++++ Data in this exercise ++++

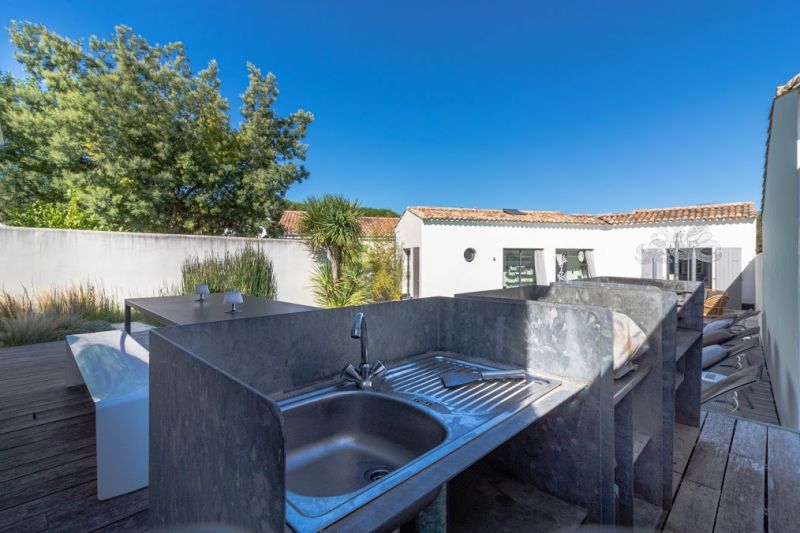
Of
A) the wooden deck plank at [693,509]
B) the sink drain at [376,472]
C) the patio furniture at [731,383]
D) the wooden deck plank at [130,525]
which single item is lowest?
the wooden deck plank at [693,509]

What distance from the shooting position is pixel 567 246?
1053cm

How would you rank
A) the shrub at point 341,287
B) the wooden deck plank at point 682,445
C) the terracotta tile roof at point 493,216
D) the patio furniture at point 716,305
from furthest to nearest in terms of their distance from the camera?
the terracotta tile roof at point 493,216, the shrub at point 341,287, the patio furniture at point 716,305, the wooden deck plank at point 682,445

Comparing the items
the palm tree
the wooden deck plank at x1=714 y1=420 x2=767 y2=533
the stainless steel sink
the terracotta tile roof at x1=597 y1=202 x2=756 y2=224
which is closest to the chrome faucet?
the stainless steel sink

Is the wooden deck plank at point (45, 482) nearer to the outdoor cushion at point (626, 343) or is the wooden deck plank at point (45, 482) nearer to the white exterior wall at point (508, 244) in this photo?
the outdoor cushion at point (626, 343)

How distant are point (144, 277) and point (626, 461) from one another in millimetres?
7359

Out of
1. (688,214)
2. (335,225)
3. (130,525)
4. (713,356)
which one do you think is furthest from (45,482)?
(688,214)

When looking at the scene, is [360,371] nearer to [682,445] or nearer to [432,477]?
[432,477]

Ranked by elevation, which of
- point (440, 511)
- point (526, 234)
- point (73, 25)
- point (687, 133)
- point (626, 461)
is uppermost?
point (73, 25)

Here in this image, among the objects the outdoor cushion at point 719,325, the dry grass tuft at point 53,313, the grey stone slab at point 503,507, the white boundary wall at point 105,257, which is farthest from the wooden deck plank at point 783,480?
the white boundary wall at point 105,257

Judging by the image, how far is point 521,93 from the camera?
32.3ft

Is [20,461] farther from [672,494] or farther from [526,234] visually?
[526,234]

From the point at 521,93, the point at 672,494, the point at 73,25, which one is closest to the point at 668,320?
the point at 672,494

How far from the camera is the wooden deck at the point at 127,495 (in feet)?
4.49

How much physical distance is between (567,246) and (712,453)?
29.9 ft
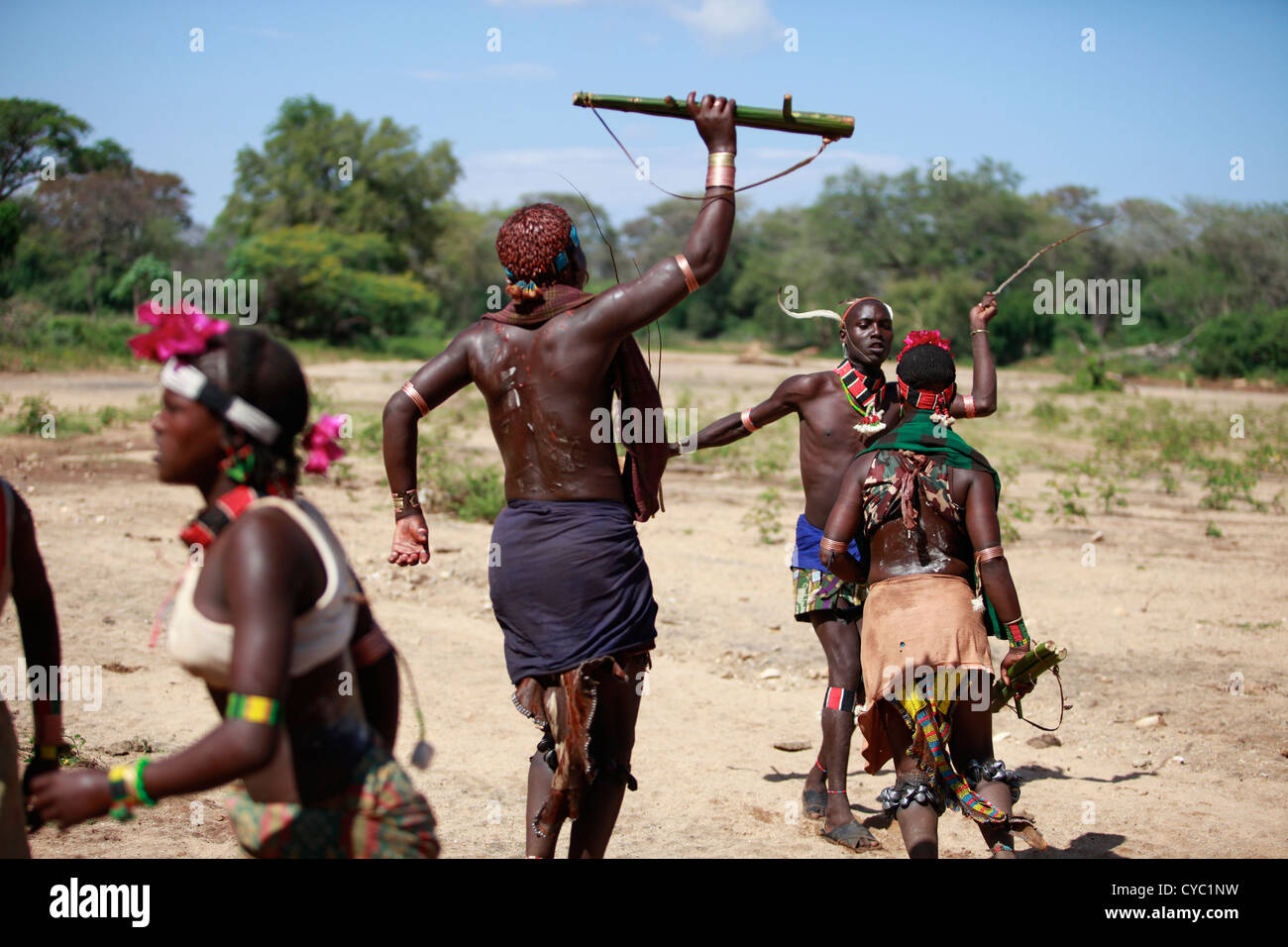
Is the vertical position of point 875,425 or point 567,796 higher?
point 875,425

++++

__What you will do__:
Please render the material above as a numbered list with one line per item, leaving out the blank lines and the pictures.

__Final result__:
1. Of
2. A) the wooden deck plank at [693,509]
3. B) the sink drain at [376,472]
4. C) the patio furniture at [731,383]
5. D) the wooden deck plank at [130,525]
6. which single item is lowest?
7. the wooden deck plank at [693,509]
8. What distance from the shooting position is pixel 567 246?
9. 1053cm
10. How would you rank
11. A) the shrub at point 341,287
12. B) the wooden deck plank at point 682,445
13. C) the terracotta tile roof at point 493,216
14. D) the patio furniture at point 716,305
15. from furthest to nearest in terms of their distance from the camera?
16. the terracotta tile roof at point 493,216, the shrub at point 341,287, the patio furniture at point 716,305, the wooden deck plank at point 682,445
17. Comparing the items
18. the palm tree
19. the wooden deck plank at x1=714 y1=420 x2=767 y2=533
20. the stainless steel sink
21. the terracotta tile roof at x1=597 y1=202 x2=756 y2=224
22. which is closest to the chrome faucet?
23. the stainless steel sink
24. Is the wooden deck plank at point (45, 482) nearer to the outdoor cushion at point (626, 343) or is the wooden deck plank at point (45, 482) nearer to the white exterior wall at point (508, 244) in this photo?
25. the outdoor cushion at point (626, 343)
26. How distant are point (144, 277) and point (626, 461) from one another in millimetres?
27. 7359
28. Out of
29. 1. (688,214)
30. 2. (335,225)
31. 3. (130,525)
32. 4. (713,356)
33. which one do you think is furthest from (45,482)?
34. (688,214)
35. When looking at the scene, is [360,371] nearer to [682,445] or nearer to [432,477]?
36. [432,477]
37. Ranked by elevation, which of
38. - point (440, 511)
39. - point (526, 234)
40. - point (73, 25)
41. - point (687, 133)
42. - point (626, 461)
43. is uppermost?
44. point (73, 25)
45. Here in this image, among the objects the outdoor cushion at point 719,325, the dry grass tuft at point 53,313, the grey stone slab at point 503,507, the white boundary wall at point 105,257, which is farthest from the wooden deck plank at point 783,480?
46. the white boundary wall at point 105,257
47. Judging by the image, how far is point 521,93 from the camera?
48. 32.3ft
49. Is [20,461] farther from [672,494] or farther from [526,234] visually?
50. [526,234]
51. From the point at 521,93, the point at 672,494, the point at 73,25, which one is closest to the point at 668,320?
52. the point at 672,494
53. How far from the camera is the wooden deck at the point at 127,495 (in feet)?
54. 4.49
55. How much physical distance is between (567,246) and (712,453)?
56. 29.9 ft
57. Is the vertical position of point 875,425 or point 567,796 higher?
58. point 875,425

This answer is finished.